Anne Frank: ‘Let Me Be Myself’ Exhibition tours New Zealand
The Wellington-based Holocaust Centre of New Zealand (HCNZ) has welcomed the exhibition Anne Frank: Let Me Be Myself to New Zealand which has opened in Auckland.
Created by the Anne Frank House in Amsterdam and brought to New Zealand by the HCNZ, the exhibition is a beautiful and curated experience around life and daily existence in Central Europe during the 1930s and 40s. The life and diary of Anne Frank is the gateway for themes of tolerance, prejudice and offers visitors the opportunity for reflection and introspection.
The exhibition opened at the Auckland War Memorial Museum this week and attracted many of Auckland’s Jewish community and wider Auckland community leaders, including an opening address by Phil Goff, Mayor of Auckland.
Anne Frank; Let Me Be Myself has already made an impression in the hearts and minds of its visitors – seen by over 80 million people around the world.

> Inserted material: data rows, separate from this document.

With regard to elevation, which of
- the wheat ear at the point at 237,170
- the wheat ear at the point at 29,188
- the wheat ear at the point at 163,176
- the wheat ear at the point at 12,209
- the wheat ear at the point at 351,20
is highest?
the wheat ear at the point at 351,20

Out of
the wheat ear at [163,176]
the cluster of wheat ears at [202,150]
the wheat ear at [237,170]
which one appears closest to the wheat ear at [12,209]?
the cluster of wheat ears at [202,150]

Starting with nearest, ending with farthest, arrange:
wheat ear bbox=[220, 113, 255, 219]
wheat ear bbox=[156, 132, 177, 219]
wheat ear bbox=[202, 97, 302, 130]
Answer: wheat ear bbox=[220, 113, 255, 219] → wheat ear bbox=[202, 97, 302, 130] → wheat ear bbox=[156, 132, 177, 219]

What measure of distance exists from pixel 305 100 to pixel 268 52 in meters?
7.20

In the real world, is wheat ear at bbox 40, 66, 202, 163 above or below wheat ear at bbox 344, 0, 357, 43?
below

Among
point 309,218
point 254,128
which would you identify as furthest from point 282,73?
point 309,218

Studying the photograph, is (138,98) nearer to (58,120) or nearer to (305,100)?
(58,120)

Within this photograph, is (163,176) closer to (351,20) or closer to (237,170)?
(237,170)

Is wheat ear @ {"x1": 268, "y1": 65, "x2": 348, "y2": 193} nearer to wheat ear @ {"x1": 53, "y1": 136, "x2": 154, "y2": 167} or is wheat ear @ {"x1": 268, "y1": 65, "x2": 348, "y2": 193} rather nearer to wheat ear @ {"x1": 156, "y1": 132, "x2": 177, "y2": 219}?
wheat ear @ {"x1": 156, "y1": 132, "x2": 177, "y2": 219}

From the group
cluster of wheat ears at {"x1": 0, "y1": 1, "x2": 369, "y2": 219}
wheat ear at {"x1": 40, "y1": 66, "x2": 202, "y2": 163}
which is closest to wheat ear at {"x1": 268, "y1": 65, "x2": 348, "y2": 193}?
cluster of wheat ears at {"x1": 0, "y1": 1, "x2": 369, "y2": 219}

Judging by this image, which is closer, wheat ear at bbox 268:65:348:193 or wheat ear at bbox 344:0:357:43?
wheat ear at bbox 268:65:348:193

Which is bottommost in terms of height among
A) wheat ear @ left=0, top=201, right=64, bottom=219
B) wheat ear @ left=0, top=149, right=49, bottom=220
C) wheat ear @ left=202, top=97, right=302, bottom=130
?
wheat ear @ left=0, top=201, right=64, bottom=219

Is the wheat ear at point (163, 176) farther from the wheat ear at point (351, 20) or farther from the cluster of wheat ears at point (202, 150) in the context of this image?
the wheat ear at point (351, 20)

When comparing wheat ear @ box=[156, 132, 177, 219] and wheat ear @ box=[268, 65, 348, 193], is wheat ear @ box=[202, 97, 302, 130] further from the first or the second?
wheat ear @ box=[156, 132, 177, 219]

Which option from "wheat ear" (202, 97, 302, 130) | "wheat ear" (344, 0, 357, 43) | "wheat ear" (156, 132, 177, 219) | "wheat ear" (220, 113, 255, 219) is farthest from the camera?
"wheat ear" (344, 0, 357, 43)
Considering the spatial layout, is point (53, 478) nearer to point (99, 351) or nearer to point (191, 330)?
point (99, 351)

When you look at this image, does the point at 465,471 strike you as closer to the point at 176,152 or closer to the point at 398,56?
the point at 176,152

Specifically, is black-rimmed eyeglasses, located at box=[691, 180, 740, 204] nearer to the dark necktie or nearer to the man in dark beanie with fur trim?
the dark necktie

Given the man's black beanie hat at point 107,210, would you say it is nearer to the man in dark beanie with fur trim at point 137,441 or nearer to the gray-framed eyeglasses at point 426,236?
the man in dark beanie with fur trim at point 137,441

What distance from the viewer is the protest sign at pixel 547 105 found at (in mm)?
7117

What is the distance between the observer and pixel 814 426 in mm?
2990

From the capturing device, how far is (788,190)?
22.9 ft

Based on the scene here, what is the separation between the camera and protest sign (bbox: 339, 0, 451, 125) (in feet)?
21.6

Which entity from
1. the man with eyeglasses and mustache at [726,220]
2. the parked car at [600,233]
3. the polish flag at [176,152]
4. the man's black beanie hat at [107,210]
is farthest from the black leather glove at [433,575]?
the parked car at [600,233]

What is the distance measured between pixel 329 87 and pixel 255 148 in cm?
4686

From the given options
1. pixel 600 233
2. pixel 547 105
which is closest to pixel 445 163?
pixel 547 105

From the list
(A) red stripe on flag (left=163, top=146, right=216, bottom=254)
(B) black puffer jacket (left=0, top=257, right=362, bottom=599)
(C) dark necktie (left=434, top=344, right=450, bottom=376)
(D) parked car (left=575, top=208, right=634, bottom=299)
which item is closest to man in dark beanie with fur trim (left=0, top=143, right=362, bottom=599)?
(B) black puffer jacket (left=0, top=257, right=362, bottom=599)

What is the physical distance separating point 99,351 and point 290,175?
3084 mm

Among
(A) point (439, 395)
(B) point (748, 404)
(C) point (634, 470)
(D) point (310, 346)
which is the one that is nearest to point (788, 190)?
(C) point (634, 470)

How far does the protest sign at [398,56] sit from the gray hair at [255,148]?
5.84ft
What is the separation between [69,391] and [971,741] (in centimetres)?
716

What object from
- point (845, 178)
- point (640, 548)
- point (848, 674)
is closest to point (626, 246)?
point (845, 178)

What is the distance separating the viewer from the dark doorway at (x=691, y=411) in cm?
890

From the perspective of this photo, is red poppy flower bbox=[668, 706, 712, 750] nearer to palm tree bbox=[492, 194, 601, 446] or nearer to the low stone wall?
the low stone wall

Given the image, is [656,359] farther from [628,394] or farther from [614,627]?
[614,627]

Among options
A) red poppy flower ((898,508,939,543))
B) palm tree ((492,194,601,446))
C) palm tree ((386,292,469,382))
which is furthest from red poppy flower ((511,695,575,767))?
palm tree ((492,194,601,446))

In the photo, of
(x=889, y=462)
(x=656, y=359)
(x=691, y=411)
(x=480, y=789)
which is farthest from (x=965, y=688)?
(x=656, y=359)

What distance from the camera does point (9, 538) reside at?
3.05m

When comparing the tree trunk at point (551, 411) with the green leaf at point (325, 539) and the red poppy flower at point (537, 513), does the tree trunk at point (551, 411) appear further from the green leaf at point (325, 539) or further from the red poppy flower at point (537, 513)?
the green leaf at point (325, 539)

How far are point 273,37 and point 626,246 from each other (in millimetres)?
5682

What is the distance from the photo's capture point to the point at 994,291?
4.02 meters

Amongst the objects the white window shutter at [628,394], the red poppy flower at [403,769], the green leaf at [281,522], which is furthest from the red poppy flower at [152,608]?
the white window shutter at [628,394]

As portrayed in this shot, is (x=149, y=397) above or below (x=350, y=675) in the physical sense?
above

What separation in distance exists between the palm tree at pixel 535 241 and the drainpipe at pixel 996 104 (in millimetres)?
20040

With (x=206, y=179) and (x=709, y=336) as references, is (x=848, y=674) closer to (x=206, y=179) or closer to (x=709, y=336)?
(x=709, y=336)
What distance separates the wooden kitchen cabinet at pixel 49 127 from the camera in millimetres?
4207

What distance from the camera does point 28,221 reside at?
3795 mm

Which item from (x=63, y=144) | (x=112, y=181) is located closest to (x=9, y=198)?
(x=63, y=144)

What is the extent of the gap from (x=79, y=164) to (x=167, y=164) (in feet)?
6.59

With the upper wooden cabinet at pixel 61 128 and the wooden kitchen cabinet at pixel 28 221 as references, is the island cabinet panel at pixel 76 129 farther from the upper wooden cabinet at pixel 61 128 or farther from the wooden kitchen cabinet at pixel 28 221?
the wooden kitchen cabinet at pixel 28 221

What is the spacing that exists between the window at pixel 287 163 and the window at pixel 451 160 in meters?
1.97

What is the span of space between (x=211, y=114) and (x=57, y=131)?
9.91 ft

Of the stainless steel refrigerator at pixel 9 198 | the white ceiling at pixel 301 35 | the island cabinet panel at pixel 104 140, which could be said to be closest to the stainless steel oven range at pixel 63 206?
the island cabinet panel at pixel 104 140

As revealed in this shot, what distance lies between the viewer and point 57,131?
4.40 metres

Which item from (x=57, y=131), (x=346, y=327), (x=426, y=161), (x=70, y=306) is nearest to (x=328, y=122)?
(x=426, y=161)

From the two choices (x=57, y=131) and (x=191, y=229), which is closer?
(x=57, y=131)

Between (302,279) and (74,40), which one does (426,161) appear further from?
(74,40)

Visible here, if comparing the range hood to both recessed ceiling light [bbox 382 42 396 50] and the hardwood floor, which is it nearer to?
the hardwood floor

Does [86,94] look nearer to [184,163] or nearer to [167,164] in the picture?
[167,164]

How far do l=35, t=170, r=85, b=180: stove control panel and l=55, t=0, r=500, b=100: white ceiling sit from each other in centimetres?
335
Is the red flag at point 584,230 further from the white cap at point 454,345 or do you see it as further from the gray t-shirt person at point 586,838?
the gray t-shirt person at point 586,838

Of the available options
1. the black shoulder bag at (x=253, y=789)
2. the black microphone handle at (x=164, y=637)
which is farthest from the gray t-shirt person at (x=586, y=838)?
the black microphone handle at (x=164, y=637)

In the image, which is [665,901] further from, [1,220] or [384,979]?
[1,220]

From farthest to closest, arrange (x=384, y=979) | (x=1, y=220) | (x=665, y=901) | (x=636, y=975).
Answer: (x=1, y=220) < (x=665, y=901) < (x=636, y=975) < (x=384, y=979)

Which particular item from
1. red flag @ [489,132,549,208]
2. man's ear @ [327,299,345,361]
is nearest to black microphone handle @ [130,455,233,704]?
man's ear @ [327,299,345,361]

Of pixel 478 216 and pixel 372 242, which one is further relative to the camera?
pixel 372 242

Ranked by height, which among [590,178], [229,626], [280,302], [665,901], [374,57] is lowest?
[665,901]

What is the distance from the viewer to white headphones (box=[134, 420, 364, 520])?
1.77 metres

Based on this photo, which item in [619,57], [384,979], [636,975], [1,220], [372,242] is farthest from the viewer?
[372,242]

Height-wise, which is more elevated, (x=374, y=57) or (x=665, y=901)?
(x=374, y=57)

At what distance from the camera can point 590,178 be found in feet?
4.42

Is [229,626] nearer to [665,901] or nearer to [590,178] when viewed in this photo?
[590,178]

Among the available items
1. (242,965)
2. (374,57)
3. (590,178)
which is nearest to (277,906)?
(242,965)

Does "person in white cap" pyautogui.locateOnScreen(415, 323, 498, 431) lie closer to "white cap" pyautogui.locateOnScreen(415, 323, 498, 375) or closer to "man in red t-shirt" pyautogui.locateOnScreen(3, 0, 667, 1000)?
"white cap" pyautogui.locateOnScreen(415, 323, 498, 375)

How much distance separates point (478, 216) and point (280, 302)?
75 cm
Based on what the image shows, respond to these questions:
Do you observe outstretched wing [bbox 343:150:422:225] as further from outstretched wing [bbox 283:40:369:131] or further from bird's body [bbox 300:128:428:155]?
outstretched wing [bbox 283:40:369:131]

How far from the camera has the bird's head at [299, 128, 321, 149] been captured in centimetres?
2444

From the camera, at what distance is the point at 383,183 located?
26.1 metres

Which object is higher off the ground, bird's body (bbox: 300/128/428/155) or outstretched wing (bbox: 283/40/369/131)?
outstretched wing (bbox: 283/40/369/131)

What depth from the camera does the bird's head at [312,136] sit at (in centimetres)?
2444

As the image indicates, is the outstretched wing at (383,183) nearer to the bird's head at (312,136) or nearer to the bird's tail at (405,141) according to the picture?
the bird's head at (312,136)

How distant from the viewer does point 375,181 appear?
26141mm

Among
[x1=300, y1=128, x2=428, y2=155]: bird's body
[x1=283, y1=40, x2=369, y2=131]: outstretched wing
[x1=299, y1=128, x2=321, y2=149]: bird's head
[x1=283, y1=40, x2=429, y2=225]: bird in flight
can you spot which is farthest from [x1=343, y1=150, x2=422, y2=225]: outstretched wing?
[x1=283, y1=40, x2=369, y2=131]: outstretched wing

Now on display for members of the public, held in the atmospheric Grand Foyer at the Auckland War Memorial Museum, until May 13, the exhibition will then head south to Wellington and Christchurch and finish 2018 in Whangarei, Northland.
Plans for 2019 include the exhibition travelling to the National Army Museum in Waiouru, Waikato and Dunedin with other locations across both islands still being confirmed for 2020.
Auckland Museum Director Dr David Gaimster says: “Auckland Museum is honoured to be the first in New Zealand to share this exhibition exploring themes that are increasingly relevant in today’s world.”
One of the key themes the exhibition tackles is discrimination.
The exhibition makes clear what the role of prejudice can be and how this can lead to exclusion and discrimination.
Chairman of Anne Frank NZ Boyd Klap says: “ Discrimination is a terrible thing but it happens all the time.
“But the discrimination of the Nazis – it really was discrimination – destroyed a whole race, killing six million Jews, homosexuals, handicapped people,” Mr Klap says.
“I was a courier in the Dutch resistance when the Netherlands was liberated.
“It seems to me the message of the Holocaust has never been more important. We still have much to learn from stories like Anne’s,” says Mr Klap.
Anne Frank’s diary was first published in 1947, and has since been published in 70 different languages in 60 different countries, making the most translated book of all time.
Visitors can expect to see several objects on display, among them: a replica of diary of Anne Frank and a scale model of the hiding place.
Making use of large size pictures, the exhibition Let Me Myself – The Life Story of Anne Frank shows the story of Anne Frank from her birth in 1929 up to her death in the Bergen-Belsen concentration camp in 1945.
Each exhibition panel features images and texts about the world, as Anne Frank knew it: the rise of Hitler, the persecution of the Jews and the Second World War. One third of the exhibition is dedicated to stories of young people today; this part of the exhibition also contains several film clips.
A group of 97 Auckland secondary school students from over 30 schools have volunteered to work as guides and have been given a full day of training into basic Holocaust knowledge. The students are well prepared with resources and will offer peer-to-peer sharing of knowledge for school students and support for teachers who visit the exhibition with their students.
The student guide is responsible for taking half of their class through the modern or historical part and then facilitating a question and answer session that enables students to reflect on the past and how life is today. This introspection takes place in the educational space close to the exhibition.
The team behind the tour is hoping 100,000 Kiwis aged 14 to 25 will visit the exhibition.